Demikianlah pengertian dari pendapat Ibnu Qutaibah dan Az-Zujaj.
Firman Allah SWT.:
بَلْ يُرِيدُ الإنْسَانُ
لِيَفْجُرَ أَمَامَهُ
Bahkan manusia itu hendak membuat maksiat terus-menerus.
(Al-Qiyamah: 5)
Sa'id ibnu Jubair telah meriwayatkan dari Ibnu
Abbas, yakni terus-menerus dalam kedurhakaannya. Al-Aufi telah meriwayatkan
dari Ibnu Abbas sehubungan dengan makna firman-Nya: hendak membuat maksiat
terus-menerus. (Al-Qiyamah: 5) Yakni berangan-angan, seorang manusia
berkata pada dirinya, "Aku akan berbuat maksiat, kemudian bertobat sebelum
kiamat terjadi." Menurut pendapat yang lain, makna yang dimaksud ialah
ingkar kepada perkara hak sebelum hari kiamat.
Mujahid mengatakan sehubungan dengan makna
firman-Nya: hendak membuat maksiat terus-menerus. (Al-Qiyamah: 5)
Maksudnya, berjalan terus ke depan mengikuti hawa nafsunya.
Al-Hasan mengatakan bahwa anak Adam tidak akan
pernah merasa puas dalam memperturutkan hawa nafsunya kepada perbuatan durhaka
terhadap Allah terus-menerus kecuali orang yang dipelihara oleh Allah SWT dari
perbuatan maksiat.
Telah diriwayatkan dari Ikrimah, Sa'id ibnu
Jubair, Ad-Dahhak, dan As-Saddi serta selain mereka yang bukan hanya seorang
dari kalangan ulama Salaf, bahwa makna yang dimaksud menyangkut orang yang
menyegerakan perbuatan-perbuatan dosa dan menangguh-nangguhkan tobatnya.
Ali ibnu Abu Talhah telah meriwayatkan dari Ibnu
Abbas, bahwa makna yang dimaksud ialah orang kafir yang mendustakan hari hisab.

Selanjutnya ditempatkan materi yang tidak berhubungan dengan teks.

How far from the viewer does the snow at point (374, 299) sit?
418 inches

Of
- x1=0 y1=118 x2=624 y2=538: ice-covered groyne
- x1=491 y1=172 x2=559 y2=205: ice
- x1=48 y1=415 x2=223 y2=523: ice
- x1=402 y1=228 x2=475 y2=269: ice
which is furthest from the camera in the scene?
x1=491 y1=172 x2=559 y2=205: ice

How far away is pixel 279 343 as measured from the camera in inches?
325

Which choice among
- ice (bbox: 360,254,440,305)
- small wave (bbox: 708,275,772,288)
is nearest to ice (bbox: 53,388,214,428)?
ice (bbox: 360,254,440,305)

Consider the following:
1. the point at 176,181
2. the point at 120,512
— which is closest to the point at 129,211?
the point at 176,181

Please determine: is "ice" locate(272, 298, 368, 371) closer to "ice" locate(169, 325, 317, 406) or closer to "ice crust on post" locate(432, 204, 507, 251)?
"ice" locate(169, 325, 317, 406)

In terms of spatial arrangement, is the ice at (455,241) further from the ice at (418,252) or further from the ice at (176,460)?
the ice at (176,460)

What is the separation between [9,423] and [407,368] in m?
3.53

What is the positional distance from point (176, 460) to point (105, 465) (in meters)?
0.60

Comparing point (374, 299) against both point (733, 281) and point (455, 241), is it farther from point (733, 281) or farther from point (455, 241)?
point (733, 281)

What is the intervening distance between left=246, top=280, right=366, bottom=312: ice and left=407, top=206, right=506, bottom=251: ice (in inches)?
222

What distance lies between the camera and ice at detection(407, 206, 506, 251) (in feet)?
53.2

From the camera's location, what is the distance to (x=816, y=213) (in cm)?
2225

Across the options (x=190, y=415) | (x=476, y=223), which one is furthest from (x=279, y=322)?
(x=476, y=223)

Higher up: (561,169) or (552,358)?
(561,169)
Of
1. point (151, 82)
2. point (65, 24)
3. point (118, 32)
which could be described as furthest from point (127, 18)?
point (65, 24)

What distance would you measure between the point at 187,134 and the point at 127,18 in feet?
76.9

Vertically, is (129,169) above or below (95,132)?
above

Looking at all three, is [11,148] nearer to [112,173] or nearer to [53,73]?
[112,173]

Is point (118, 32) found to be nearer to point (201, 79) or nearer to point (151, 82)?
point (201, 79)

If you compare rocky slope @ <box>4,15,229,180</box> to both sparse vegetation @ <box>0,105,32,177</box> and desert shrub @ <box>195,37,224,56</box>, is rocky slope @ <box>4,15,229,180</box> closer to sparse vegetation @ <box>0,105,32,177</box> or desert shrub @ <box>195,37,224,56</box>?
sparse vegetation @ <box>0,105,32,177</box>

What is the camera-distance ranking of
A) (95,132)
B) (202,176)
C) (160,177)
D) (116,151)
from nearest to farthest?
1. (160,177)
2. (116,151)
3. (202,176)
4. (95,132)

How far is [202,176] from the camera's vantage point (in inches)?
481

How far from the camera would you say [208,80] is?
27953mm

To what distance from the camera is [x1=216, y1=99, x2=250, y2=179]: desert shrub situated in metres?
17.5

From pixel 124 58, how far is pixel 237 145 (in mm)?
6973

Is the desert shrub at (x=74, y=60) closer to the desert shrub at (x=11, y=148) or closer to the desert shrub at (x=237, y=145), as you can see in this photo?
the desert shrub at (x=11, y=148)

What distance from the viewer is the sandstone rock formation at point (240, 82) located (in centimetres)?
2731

Hal yang sama telah dikatakan oleh Ibnu Zaid, dan inilah yang lebih kuat dan
lebih sesuai dengan makna yang dimaksud.
Oleh karena itu, maka disebutkan dalam firman
berikutnya:
يَسْأَلُ أَيَّانَ يَوْمُ
الْقِيَامَةِ
Ia bertanya, "Bilakah hari kiamat itu?”
(Al-Qiyamah: 6)
Yakni dia menanyakan bilakah hari kiamat itu?
Akan tetapi, pertanyaan yang diajukannya itu mengandung nada tidak percaya akan
kejadiannya dan mendustakan keberadaannya. Seperti yang disebutkan dalam ayat
lain melalui firman-Nya:
وَيَقُولُونَ مَتى هذَا
الْوَعْدُ إِنْ كُنْتُمْ صادِقِينَ قُلْ لَكُمْ مِيعادُ يَوْمٍ لَا
تَسْتَأْخِرُونَ عَنْهُ ساعَةً وَلا تَسْتَقْدِمُونَ
Dan mereka berkata, "Kapankah (datangnya)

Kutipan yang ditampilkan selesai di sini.